→ Task directions: Only the number is wanted: count the lines in the data with "valign" in them.
───── Provided records
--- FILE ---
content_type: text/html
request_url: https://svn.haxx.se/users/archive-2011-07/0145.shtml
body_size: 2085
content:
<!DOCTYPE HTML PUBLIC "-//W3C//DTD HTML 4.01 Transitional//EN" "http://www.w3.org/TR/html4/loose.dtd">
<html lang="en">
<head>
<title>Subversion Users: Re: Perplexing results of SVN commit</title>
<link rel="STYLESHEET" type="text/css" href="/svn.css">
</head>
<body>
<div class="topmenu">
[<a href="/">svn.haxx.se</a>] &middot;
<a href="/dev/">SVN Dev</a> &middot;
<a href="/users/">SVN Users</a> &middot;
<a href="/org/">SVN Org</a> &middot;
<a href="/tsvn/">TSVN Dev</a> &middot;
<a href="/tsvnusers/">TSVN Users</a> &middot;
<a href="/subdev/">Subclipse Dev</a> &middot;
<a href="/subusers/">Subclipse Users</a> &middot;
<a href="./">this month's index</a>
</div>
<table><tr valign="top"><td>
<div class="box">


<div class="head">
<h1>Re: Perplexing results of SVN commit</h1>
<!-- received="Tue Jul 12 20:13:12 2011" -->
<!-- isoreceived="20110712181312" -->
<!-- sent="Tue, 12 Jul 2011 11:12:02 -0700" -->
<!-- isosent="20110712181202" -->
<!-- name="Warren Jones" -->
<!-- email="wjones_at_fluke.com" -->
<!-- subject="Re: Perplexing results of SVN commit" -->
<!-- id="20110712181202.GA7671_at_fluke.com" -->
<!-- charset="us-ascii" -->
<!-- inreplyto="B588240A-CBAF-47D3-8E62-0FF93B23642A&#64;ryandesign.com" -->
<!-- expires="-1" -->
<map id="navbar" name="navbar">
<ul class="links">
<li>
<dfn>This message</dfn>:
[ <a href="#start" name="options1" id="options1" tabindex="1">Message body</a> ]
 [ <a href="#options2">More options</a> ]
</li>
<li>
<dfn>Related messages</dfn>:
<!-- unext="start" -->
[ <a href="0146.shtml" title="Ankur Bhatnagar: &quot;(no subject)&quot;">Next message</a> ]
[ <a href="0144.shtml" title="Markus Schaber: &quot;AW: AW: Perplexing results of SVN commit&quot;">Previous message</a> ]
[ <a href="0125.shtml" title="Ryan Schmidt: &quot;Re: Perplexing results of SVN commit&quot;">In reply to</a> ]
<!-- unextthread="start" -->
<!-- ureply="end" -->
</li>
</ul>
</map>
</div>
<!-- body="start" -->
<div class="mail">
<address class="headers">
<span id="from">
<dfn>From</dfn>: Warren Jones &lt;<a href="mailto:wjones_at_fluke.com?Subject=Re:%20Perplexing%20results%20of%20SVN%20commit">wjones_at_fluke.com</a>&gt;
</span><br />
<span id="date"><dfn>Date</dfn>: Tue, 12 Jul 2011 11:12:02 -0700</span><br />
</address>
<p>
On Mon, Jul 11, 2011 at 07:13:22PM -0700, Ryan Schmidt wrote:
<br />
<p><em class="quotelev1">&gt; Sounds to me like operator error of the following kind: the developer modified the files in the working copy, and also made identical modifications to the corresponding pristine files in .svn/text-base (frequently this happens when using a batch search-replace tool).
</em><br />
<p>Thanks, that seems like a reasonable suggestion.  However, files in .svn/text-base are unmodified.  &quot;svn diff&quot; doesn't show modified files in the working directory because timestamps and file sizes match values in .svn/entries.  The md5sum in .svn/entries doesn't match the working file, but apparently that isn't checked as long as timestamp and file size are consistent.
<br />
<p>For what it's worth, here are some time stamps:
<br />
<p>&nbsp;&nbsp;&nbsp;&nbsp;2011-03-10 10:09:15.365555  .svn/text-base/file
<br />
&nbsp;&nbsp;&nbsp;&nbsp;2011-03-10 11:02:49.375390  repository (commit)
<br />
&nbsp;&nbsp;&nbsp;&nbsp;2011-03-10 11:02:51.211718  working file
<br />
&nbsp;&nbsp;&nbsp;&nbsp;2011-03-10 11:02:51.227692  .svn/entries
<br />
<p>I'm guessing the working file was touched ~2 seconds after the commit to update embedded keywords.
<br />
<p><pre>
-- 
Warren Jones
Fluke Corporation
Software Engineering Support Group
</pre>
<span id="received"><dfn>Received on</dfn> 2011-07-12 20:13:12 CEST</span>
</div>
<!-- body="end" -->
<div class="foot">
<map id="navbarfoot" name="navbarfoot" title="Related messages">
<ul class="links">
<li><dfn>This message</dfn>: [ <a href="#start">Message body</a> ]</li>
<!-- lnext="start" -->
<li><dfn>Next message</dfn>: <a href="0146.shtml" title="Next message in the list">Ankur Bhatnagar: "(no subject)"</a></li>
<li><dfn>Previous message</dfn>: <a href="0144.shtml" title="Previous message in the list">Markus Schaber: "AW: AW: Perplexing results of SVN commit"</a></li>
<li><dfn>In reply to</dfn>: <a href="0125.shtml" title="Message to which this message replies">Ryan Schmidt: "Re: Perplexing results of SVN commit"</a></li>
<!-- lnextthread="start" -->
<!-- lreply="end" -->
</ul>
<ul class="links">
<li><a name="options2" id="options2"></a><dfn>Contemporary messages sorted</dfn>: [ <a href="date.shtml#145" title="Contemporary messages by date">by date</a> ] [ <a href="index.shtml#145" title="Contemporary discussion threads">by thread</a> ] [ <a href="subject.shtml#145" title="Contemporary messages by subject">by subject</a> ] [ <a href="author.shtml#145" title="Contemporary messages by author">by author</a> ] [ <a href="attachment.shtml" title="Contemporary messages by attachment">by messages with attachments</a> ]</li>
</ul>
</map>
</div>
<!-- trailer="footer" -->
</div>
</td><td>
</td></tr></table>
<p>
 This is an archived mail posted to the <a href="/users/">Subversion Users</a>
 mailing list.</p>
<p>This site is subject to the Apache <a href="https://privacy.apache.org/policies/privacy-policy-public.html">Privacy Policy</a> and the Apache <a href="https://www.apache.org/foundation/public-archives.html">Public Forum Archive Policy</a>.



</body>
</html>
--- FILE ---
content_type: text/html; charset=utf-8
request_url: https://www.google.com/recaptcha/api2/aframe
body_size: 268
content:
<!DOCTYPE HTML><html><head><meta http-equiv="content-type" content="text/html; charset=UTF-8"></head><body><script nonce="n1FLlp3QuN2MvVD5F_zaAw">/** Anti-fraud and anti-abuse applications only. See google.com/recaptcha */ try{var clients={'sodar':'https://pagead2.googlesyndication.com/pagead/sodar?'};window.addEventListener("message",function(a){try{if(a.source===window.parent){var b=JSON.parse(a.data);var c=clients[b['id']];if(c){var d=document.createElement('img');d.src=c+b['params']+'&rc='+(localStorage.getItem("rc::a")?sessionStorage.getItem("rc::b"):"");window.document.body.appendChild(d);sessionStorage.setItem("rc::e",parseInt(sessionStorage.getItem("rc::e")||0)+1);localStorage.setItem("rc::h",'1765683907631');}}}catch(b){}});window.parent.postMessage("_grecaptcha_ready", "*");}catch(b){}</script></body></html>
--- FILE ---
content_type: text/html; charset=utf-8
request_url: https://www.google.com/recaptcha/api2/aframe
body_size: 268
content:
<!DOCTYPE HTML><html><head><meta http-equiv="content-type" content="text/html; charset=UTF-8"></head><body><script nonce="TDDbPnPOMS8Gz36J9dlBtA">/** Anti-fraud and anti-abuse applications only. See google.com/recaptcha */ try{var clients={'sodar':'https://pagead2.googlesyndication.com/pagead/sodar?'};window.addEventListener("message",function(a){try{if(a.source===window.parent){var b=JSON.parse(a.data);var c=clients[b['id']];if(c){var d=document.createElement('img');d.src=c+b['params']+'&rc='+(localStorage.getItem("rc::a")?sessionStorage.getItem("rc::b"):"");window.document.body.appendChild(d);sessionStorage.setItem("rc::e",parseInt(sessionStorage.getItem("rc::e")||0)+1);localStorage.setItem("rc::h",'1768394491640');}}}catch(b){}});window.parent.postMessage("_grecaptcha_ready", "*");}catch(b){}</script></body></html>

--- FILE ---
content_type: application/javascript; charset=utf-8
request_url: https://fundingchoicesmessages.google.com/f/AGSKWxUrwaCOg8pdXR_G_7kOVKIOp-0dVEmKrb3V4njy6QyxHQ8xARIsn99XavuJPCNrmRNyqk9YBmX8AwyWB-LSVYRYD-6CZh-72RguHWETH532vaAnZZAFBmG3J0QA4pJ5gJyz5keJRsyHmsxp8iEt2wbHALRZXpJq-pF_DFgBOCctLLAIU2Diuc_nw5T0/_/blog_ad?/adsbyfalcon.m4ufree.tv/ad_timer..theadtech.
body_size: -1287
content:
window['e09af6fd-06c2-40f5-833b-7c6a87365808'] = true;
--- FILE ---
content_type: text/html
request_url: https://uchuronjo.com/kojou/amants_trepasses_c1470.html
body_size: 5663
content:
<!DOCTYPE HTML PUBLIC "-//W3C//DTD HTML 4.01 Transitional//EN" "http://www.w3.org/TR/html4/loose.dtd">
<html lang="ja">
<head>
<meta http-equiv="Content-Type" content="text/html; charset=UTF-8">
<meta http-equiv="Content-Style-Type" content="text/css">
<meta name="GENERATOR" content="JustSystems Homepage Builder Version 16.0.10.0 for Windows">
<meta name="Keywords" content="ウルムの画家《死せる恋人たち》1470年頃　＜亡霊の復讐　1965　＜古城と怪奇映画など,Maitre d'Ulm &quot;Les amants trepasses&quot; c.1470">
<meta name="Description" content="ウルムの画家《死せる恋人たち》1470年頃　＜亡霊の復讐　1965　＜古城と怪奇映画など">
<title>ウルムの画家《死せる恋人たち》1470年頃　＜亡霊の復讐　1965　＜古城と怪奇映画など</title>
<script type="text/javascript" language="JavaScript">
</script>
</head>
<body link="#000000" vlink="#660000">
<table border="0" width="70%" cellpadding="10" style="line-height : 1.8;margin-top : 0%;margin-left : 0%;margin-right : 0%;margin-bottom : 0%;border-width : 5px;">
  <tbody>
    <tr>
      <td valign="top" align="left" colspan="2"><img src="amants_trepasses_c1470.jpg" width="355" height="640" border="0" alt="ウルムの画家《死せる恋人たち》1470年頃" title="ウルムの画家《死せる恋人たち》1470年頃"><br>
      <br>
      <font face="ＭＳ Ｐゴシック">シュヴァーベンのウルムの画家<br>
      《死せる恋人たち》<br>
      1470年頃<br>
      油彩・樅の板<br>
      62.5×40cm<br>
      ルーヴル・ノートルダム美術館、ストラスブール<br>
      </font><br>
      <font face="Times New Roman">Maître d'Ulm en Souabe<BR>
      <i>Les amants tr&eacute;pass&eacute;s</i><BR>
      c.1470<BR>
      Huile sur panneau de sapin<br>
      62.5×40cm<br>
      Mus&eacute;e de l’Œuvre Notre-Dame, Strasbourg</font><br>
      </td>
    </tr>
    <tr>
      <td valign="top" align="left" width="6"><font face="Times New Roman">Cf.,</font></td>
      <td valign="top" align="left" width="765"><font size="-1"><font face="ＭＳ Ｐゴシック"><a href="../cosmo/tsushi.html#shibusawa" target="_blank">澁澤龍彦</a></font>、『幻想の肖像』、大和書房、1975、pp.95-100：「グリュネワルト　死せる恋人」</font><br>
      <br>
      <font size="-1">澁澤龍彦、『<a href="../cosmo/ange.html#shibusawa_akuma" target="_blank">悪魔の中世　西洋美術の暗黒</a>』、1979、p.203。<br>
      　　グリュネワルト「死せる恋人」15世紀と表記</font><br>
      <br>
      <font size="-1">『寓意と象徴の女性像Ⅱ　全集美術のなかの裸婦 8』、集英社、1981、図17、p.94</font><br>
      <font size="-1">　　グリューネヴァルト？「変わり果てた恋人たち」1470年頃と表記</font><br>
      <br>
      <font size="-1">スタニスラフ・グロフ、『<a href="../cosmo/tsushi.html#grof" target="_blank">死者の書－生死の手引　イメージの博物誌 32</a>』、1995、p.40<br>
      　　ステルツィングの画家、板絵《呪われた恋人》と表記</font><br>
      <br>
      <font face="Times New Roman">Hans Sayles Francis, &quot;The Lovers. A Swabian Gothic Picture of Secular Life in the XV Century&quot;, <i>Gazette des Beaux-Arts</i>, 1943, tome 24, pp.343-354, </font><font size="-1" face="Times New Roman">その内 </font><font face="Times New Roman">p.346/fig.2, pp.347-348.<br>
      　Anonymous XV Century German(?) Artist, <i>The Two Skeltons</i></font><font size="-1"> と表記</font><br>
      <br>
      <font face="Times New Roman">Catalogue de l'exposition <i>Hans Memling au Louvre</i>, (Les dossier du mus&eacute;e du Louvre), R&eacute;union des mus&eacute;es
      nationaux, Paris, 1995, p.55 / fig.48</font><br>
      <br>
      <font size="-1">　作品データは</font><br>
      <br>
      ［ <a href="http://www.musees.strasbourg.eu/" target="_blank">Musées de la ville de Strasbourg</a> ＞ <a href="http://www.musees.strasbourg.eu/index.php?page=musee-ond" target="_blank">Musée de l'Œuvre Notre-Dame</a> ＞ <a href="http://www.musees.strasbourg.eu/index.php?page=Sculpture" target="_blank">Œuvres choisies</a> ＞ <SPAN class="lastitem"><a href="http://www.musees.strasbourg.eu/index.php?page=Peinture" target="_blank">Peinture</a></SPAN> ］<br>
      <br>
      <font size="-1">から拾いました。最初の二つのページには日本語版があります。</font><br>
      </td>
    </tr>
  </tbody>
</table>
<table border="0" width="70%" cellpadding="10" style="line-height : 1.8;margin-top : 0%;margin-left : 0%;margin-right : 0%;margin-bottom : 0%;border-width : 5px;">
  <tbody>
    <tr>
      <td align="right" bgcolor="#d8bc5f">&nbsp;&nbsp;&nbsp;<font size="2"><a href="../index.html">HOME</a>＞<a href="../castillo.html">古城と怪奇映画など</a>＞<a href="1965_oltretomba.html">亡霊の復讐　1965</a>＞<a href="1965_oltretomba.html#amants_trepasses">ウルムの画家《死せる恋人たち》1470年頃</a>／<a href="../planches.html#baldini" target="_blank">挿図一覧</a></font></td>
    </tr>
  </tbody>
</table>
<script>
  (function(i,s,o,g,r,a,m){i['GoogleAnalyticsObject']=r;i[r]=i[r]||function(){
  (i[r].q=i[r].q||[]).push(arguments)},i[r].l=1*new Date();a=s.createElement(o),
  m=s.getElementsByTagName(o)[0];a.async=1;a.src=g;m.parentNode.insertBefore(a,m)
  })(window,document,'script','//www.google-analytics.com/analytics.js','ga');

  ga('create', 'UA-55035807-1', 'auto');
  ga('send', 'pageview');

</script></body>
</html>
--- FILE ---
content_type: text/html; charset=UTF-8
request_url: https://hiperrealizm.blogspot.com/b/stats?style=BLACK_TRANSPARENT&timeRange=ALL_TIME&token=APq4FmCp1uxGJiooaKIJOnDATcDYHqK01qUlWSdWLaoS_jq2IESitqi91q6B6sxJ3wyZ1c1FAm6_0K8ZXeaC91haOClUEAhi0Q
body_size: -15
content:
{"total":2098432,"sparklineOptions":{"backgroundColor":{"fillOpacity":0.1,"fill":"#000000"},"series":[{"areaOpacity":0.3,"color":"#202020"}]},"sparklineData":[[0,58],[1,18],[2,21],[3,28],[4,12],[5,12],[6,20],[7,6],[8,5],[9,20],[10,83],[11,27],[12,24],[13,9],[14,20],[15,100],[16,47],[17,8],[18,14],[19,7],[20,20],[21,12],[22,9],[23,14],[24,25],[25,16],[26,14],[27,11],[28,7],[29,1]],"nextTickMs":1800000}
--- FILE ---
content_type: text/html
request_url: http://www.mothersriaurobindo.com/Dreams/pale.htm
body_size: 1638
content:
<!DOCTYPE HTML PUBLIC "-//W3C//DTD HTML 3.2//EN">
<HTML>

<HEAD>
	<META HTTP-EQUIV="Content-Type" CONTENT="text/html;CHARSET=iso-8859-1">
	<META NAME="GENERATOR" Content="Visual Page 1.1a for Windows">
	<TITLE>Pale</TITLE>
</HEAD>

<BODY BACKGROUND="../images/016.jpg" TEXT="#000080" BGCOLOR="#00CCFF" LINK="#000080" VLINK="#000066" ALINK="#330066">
──────────
→ Solution to this problem: 4